SOMBA K'E/YELLOWKNIFE
A snowmobile owned by Mildred Hall School was reported stolen yesterday after an educator noticed it wasn't in its usual spot.

NNSL photo/graphic

Mildred Hall student Ryan Lafferty sits on a Bravo snowmobile during an on-the-land excursion with the school's traditional mentorship program. The machine was reported stolen sometime before noon yesterday, according to Peyton Straker, indigenous liaison worker at the school. - photo courtesy of Peyton Straker

Indigenous liaison worker Peyton Straker returned to her Old Town home for lunch to discover the green Yamaha Bravo 1999 or 2000 snow machine missing from where it was being stored in her yard. The school acquired the machine late last year and uses it as transportation for students taking part in the traditional mentorship program. She said the sled was kept at her Old Town address, across from the boat launch at Government Dock, from where the students embark onto Great Slave Lake.

"I doubt it's worth a penny to anybody else," she said, adding it looks like the sled was loaded onto a truck.

"There's fresh snow there but there's no fresh snowmobile tracks (around it)," she said. "But ... they could have driven it away themselves. I had the key inside my house, but I guess they're pretty easy to hot wire."

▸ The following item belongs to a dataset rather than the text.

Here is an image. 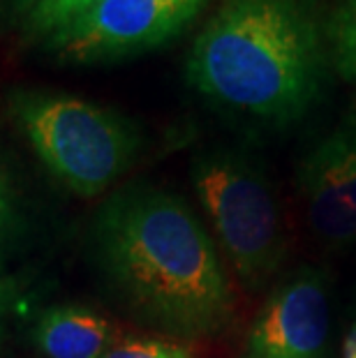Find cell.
Instances as JSON below:
<instances>
[{"mask_svg":"<svg viewBox=\"0 0 356 358\" xmlns=\"http://www.w3.org/2000/svg\"><path fill=\"white\" fill-rule=\"evenodd\" d=\"M211 229L248 289H262L287 257V227L269 176L248 153L220 148L192 164Z\"/></svg>","mask_w":356,"mask_h":358,"instance_id":"4","label":"cell"},{"mask_svg":"<svg viewBox=\"0 0 356 358\" xmlns=\"http://www.w3.org/2000/svg\"><path fill=\"white\" fill-rule=\"evenodd\" d=\"M95 248L111 285L150 324L187 338L232 324L234 294L215 243L180 196L123 187L100 208Z\"/></svg>","mask_w":356,"mask_h":358,"instance_id":"1","label":"cell"},{"mask_svg":"<svg viewBox=\"0 0 356 358\" xmlns=\"http://www.w3.org/2000/svg\"><path fill=\"white\" fill-rule=\"evenodd\" d=\"M329 56L340 77L356 83V0H340L327 21Z\"/></svg>","mask_w":356,"mask_h":358,"instance_id":"9","label":"cell"},{"mask_svg":"<svg viewBox=\"0 0 356 358\" xmlns=\"http://www.w3.org/2000/svg\"><path fill=\"white\" fill-rule=\"evenodd\" d=\"M5 215H7V194H5L3 182H0V224H3Z\"/></svg>","mask_w":356,"mask_h":358,"instance_id":"14","label":"cell"},{"mask_svg":"<svg viewBox=\"0 0 356 358\" xmlns=\"http://www.w3.org/2000/svg\"><path fill=\"white\" fill-rule=\"evenodd\" d=\"M10 104L42 164L83 199L107 192L139 153V134L123 116L81 97L21 90Z\"/></svg>","mask_w":356,"mask_h":358,"instance_id":"3","label":"cell"},{"mask_svg":"<svg viewBox=\"0 0 356 358\" xmlns=\"http://www.w3.org/2000/svg\"><path fill=\"white\" fill-rule=\"evenodd\" d=\"M331 331L324 273L299 268L271 289L252 319L241 358H324Z\"/></svg>","mask_w":356,"mask_h":358,"instance_id":"6","label":"cell"},{"mask_svg":"<svg viewBox=\"0 0 356 358\" xmlns=\"http://www.w3.org/2000/svg\"><path fill=\"white\" fill-rule=\"evenodd\" d=\"M208 0H100L44 37L67 63H104L162 47L199 17Z\"/></svg>","mask_w":356,"mask_h":358,"instance_id":"5","label":"cell"},{"mask_svg":"<svg viewBox=\"0 0 356 358\" xmlns=\"http://www.w3.org/2000/svg\"><path fill=\"white\" fill-rule=\"evenodd\" d=\"M35 342L47 358H102L113 347V326L97 312L54 308L37 324Z\"/></svg>","mask_w":356,"mask_h":358,"instance_id":"8","label":"cell"},{"mask_svg":"<svg viewBox=\"0 0 356 358\" xmlns=\"http://www.w3.org/2000/svg\"><path fill=\"white\" fill-rule=\"evenodd\" d=\"M102 358H194L185 345L166 340H127L113 345Z\"/></svg>","mask_w":356,"mask_h":358,"instance_id":"11","label":"cell"},{"mask_svg":"<svg viewBox=\"0 0 356 358\" xmlns=\"http://www.w3.org/2000/svg\"><path fill=\"white\" fill-rule=\"evenodd\" d=\"M12 299H14V285L12 282H0V322H3V317L10 310Z\"/></svg>","mask_w":356,"mask_h":358,"instance_id":"12","label":"cell"},{"mask_svg":"<svg viewBox=\"0 0 356 358\" xmlns=\"http://www.w3.org/2000/svg\"><path fill=\"white\" fill-rule=\"evenodd\" d=\"M100 0H33L28 12V26L37 35L49 37L63 28L67 21L79 17L88 7L97 5Z\"/></svg>","mask_w":356,"mask_h":358,"instance_id":"10","label":"cell"},{"mask_svg":"<svg viewBox=\"0 0 356 358\" xmlns=\"http://www.w3.org/2000/svg\"><path fill=\"white\" fill-rule=\"evenodd\" d=\"M299 189L317 238L331 248L356 241V111L308 150Z\"/></svg>","mask_w":356,"mask_h":358,"instance_id":"7","label":"cell"},{"mask_svg":"<svg viewBox=\"0 0 356 358\" xmlns=\"http://www.w3.org/2000/svg\"><path fill=\"white\" fill-rule=\"evenodd\" d=\"M343 358H356V322L352 324L350 333L345 335V345H343Z\"/></svg>","mask_w":356,"mask_h":358,"instance_id":"13","label":"cell"},{"mask_svg":"<svg viewBox=\"0 0 356 358\" xmlns=\"http://www.w3.org/2000/svg\"><path fill=\"white\" fill-rule=\"evenodd\" d=\"M320 0H220L187 56L190 86L269 127L301 120L327 79Z\"/></svg>","mask_w":356,"mask_h":358,"instance_id":"2","label":"cell"}]
</instances>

Straker said she called Yellowknife RCMP shortly after she realized the sled was missing. She said where the sled was sitting is not visible from her front door and she does not always go to check on the sled before she leaves for work.

"We looked around for a bit because we thought, 'there's no way that it's gone,'" she said.

RCMP did not respond to requests for comment before press time.

Straker said the mentorship program targets aboriginal students who have not been exposed to on-the-land training like trapping and hunting. She said the Dene students also ride rented snowmobiles on their trips but the Bravo was the only sled owned by the school.

"We use it every week," she said. "It's been a really awesome program. We just bought (the sled) at the beginning of the school year - between November and December - from a guy who does trapping. It's definitely not brand new but it runs and it gets the kids out."

She said she's disappointed.

"There's lots of things that are coming up that we need that snowmobile for," she said. "I had to tell the students and they were very disappointed. It just sucks because it's not a personal Ski-Doo. It's used for a really important program that we're really lucky to be able to do."